What is being asked =
Please rename "forehead" to "chin" in the lines from the one containing "Given the chair" through the end of the material, inclusive, leaving all else unchanged.

Stored records =
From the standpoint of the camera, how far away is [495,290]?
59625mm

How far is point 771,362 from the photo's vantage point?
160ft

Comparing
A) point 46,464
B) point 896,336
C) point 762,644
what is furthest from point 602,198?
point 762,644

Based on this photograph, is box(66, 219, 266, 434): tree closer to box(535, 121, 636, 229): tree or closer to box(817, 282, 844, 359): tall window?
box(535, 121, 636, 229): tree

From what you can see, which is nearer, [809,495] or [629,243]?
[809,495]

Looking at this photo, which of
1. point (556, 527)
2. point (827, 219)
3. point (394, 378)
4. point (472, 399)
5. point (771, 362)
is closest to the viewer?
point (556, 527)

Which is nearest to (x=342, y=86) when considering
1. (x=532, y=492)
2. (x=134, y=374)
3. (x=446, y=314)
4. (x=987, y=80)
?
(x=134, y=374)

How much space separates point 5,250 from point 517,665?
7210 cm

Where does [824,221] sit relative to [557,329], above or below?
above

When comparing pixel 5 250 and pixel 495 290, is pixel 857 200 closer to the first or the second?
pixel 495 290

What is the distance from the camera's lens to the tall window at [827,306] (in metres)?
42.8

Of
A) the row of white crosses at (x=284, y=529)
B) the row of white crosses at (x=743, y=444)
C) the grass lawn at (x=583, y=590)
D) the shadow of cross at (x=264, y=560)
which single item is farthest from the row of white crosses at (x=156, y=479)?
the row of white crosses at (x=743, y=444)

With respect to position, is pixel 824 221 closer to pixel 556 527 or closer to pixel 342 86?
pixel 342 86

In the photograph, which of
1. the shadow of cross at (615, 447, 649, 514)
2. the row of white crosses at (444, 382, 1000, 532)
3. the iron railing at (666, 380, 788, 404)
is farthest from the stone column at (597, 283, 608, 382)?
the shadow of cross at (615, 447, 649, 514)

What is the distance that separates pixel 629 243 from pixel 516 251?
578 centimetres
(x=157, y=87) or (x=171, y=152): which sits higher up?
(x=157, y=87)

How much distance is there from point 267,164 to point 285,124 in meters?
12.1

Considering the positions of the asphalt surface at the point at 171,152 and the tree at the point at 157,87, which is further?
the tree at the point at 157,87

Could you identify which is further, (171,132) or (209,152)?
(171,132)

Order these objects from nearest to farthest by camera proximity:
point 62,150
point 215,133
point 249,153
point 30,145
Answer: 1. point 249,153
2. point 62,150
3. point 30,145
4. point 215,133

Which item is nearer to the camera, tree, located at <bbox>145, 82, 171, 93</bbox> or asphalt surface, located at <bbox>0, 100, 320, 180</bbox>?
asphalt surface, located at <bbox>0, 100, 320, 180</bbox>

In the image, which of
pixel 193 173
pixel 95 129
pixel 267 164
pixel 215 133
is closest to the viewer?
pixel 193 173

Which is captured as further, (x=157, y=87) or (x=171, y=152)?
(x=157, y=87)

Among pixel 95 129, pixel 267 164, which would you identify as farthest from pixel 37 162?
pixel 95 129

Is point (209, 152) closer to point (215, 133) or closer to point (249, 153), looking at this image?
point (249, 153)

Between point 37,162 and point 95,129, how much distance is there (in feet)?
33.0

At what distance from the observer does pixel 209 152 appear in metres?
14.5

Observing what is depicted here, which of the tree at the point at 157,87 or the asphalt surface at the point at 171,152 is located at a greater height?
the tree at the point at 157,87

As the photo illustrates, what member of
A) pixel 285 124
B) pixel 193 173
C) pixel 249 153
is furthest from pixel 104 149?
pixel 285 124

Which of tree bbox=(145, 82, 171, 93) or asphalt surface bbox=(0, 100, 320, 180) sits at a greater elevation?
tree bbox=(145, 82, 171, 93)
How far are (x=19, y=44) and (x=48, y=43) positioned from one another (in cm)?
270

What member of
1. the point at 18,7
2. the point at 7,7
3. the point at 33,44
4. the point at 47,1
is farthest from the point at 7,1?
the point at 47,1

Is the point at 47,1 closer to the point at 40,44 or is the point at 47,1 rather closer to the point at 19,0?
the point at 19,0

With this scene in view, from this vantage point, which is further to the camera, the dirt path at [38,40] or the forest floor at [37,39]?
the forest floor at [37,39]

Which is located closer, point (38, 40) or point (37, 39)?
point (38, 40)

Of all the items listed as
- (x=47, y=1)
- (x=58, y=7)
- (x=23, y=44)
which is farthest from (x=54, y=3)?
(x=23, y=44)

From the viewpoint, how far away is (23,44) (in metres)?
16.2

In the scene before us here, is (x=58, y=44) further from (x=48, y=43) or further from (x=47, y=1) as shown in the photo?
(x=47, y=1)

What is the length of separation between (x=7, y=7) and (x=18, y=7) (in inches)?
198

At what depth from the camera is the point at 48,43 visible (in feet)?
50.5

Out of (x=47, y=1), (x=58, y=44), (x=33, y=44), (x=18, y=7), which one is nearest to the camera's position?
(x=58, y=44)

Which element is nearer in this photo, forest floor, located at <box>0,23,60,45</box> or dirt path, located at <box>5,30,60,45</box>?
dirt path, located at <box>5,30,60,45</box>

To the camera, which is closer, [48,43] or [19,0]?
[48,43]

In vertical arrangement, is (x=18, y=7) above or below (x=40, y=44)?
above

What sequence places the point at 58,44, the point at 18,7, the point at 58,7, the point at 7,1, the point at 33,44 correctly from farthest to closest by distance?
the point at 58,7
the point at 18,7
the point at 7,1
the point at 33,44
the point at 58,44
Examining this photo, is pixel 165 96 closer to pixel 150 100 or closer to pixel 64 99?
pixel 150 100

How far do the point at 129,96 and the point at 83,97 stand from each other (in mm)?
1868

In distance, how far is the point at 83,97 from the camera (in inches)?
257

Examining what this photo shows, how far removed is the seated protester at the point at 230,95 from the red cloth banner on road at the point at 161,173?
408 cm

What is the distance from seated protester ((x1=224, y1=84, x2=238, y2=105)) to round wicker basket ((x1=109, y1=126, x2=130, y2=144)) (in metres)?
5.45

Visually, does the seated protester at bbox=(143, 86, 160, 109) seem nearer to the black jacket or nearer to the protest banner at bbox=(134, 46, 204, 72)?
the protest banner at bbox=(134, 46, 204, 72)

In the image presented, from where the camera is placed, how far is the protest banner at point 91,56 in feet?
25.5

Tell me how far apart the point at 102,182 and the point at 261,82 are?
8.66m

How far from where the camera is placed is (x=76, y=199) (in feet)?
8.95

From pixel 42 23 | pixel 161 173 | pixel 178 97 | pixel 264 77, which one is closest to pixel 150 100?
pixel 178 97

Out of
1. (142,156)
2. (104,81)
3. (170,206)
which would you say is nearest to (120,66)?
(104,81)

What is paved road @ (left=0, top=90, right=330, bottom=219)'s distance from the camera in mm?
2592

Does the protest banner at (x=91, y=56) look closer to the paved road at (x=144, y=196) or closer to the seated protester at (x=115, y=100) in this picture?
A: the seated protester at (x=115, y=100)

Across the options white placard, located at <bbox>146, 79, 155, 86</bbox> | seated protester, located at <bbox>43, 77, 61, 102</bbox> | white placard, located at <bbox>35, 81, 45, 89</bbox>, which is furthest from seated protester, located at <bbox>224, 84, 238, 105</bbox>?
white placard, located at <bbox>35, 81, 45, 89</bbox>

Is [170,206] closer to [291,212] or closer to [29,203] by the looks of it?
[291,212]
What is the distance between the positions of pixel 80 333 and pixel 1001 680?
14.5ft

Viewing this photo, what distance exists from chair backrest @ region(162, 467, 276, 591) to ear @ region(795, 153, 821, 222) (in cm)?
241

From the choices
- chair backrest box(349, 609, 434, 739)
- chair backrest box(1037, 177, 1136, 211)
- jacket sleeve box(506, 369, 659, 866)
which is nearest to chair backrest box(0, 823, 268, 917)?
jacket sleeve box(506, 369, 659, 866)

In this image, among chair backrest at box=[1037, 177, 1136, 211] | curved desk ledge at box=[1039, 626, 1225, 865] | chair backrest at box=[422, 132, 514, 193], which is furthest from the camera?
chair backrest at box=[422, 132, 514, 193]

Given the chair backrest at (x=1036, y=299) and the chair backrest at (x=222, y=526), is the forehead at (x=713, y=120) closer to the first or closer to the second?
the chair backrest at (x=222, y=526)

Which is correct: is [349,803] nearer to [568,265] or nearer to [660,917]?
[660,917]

Completed task =
Given the chair backrest at (x=1036, y=299) and the chair backrest at (x=222, y=526), is the chin at (x=713, y=120) closer to the first or closer to the second?
the chair backrest at (x=222, y=526)

Which is correct: is [349,803] nearer to [568,265] or nearer to [660,917]?
[660,917]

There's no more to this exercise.